Instruction: Can you give the lines of the data from the one holding "Which option out of" through the end of the data, inclusive, as a numbered list with blank lines left out?

Dataset excerpt:
----

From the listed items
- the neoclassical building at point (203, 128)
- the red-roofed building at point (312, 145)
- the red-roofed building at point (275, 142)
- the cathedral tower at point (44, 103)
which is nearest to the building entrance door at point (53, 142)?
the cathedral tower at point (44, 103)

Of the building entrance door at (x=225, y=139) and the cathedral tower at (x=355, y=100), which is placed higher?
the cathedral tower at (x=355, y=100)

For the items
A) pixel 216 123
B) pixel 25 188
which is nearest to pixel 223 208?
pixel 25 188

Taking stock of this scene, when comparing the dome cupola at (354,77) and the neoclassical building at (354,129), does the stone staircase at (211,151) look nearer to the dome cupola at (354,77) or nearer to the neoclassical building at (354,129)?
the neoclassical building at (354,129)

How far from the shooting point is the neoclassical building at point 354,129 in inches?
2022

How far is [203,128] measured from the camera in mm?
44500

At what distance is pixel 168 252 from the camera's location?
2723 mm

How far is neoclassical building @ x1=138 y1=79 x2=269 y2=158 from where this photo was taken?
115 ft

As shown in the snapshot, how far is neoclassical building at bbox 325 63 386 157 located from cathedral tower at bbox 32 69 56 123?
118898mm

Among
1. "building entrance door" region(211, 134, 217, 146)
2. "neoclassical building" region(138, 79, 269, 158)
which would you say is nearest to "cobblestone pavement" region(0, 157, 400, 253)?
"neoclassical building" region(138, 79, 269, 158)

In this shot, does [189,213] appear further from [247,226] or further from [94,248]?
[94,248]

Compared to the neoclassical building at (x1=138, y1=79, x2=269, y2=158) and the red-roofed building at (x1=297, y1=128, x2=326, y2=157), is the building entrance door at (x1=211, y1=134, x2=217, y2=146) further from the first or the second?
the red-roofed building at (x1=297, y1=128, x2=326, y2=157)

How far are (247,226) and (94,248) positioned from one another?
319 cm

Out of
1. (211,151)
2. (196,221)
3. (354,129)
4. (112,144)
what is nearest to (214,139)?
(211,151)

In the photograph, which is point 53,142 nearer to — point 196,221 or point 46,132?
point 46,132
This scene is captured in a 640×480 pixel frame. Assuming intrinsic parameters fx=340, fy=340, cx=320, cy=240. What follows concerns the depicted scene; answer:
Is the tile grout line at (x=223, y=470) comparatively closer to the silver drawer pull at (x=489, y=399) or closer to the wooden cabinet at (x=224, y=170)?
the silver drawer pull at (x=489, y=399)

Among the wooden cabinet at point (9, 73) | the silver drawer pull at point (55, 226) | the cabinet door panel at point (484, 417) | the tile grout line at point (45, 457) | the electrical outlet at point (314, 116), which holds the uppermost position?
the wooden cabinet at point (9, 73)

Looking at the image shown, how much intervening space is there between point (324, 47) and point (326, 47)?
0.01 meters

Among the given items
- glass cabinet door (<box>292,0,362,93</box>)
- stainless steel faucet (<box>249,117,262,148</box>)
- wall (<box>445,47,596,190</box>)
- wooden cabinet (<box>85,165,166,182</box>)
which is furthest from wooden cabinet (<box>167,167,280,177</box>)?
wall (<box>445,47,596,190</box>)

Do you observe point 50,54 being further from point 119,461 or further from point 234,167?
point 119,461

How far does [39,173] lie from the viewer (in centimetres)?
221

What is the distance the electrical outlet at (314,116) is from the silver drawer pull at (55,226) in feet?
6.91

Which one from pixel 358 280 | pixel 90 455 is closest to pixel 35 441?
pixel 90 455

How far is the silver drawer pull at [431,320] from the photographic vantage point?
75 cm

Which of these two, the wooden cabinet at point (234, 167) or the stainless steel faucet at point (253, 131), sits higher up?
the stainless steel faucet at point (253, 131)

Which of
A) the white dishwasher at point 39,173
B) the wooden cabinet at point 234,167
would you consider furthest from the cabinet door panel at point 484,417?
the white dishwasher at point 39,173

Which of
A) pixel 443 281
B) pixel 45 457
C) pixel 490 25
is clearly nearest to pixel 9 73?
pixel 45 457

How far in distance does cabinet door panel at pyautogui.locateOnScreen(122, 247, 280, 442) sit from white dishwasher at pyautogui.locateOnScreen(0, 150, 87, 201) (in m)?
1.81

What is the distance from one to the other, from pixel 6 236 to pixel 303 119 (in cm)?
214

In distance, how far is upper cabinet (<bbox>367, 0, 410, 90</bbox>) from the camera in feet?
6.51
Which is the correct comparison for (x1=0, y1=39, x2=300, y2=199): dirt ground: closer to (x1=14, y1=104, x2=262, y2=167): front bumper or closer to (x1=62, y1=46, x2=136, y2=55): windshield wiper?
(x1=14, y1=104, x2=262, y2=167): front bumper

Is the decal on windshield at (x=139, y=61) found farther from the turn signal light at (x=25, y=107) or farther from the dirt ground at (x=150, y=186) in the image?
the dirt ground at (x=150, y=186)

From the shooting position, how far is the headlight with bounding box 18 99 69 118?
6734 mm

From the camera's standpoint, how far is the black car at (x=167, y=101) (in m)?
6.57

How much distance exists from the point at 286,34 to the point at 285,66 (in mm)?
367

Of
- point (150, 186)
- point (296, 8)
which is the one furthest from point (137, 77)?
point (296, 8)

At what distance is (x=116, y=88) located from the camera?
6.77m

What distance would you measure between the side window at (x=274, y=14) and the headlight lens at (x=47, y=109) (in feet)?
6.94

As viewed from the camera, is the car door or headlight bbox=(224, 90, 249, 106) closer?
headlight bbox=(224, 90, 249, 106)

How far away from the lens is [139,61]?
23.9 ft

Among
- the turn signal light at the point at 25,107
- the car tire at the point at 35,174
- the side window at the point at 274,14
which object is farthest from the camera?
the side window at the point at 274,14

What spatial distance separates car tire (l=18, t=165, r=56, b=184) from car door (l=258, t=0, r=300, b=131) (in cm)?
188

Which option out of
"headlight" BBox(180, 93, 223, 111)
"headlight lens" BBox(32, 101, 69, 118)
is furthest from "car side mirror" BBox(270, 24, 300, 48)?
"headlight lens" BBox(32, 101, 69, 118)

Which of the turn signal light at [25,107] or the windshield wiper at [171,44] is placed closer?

----

Worked solution:
1. Which option out of
2. "headlight" BBox(180, 93, 223, 111)
3. "headlight lens" BBox(32, 101, 69, 118)
4. is furthest from "car side mirror" BBox(270, 24, 300, 48)?
5. "headlight lens" BBox(32, 101, 69, 118)
6. Which of the turn signal light at [25,107] or the windshield wiper at [171,44] is placed closer?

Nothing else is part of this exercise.